*** Opening of INFORMATION PROVIDED ***
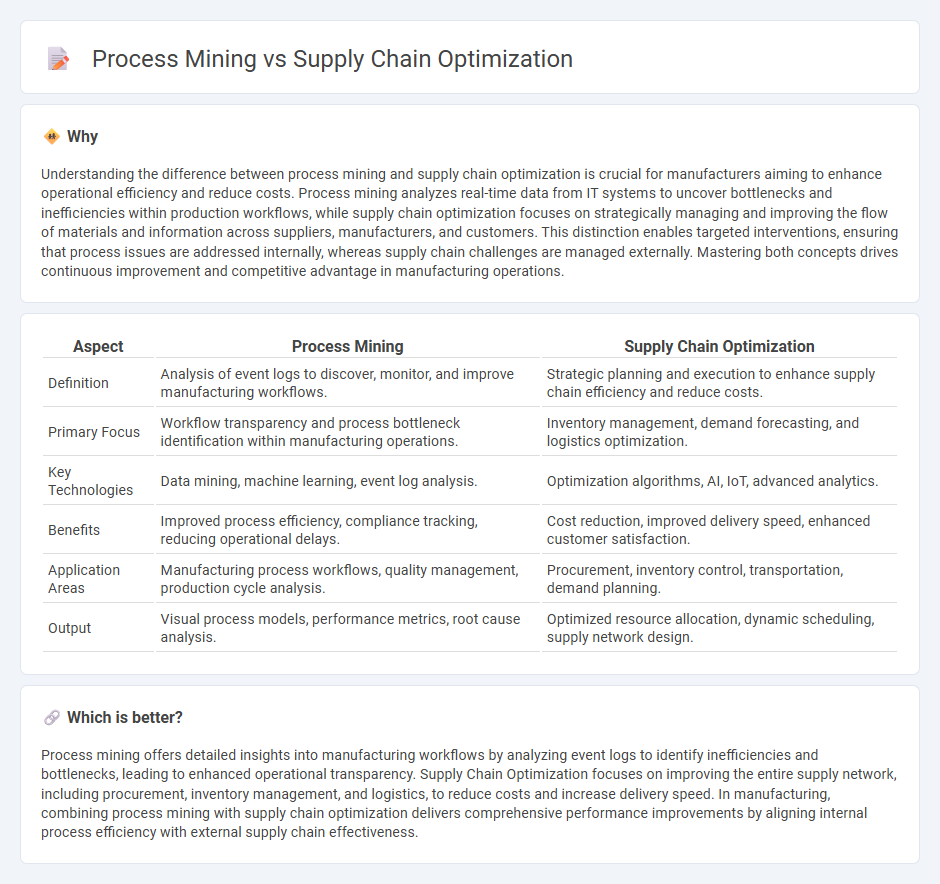 Process Mining vs Supply Chain Optimization

Why

Understanding the difference between process mining and supply chain optimization is crucial for manufacturers aiming to enhance operational efficiency and reduce costs. Process mining analyzes real-time data from IT systems to uncover bottlenecks and inefficiencies within production workflows, while supply chain optimization focuses on strategically managing and improving the flow of materials and information across suppliers, manufacturers, and customers. This distinction enables targeted interventions, ensuring that process issues are addressed internally, whereas supply chain challenges are managed externally. Mastering both concepts drives continuous improvement and competitive advantage in manufacturing operations.

| Aspect | Process Mining | Supply Chain Optimization |
|---|---|---|
| Definition | Analysis of event logs to discover, monitor, and improve manufacturing workflows. | Strategic planning and execution to enhance supply chain efficiency and reduce costs. |
| Primary Focus | Workflow transparency and process bottleneck identification within manufacturing operations. | Inventory management, demand forecasting, and logistics optimization. |
| Key Technologies | Data mining, machine learning, event log analysis. | Optimization algorithms, AI, IoT, advanced analytics. |
| Benefits | Improved process efficiency, compliance tracking, reducing operational delays. | Cost reduction, improved delivery speed, enhanced customer satisfaction. |
| Application Areas | Manufacturing process workflows, quality management, production cycle analysis. | Procurement, inventory control, transportation, demand planning. |
| Output | Visual process models, performance metrics, root cause analysis. | Optimized resource allocation, dynamic scheduling, supply network design. |

Which is better?

Process mining offers detailed insights into manufacturing workflows by analyzing event logs to identify inefficiencies and bottlenecks, leading to enhanced operational transparency. Supply Chain Optimization focuses on improving the entire supply network, including procurement, inventory management, and logistics, to reduce costs and increase delivery speed. In manufacturing, combining process mining with supply chain optimization delivers comprehensive performance improvements by aligning internal process efficiency with external supply chain effectiveness.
*** Close of INFORMATION PROVIDED ***
The required output is each line from the one with "customer satisfaction. |" through the end of the material above, repeated exactly with both ends included.

| Benefits | Improved process efficiency, compliance tracking, reducing operational delays. | Cost reduction, improved delivery speed, enhanced customer satisfaction. |
| Application Areas | Manufacturing process workflows, quality management, production cycle analysis. | Procurement, inventory control, transportation, demand planning. |
| Output | Visual process models, performance metrics, root cause analysis. | Optimized resource allocation, dynamic scheduling, supply network design. |

Which is better?

Process mining offers detailed insights into manufacturing workflows by analyzing event logs to identify inefficiencies and bottlenecks, leading to enhanced operational transparency. Supply Chain Optimization focuses on improving the entire supply network, including procurement, inventory management, and logistics, to reduce costs and increase delivery speed. In manufacturing, combining process mining with supply chain optimization delivers comprehensive performance improvements by aligning internal process efficiency with external supply chain effectiveness.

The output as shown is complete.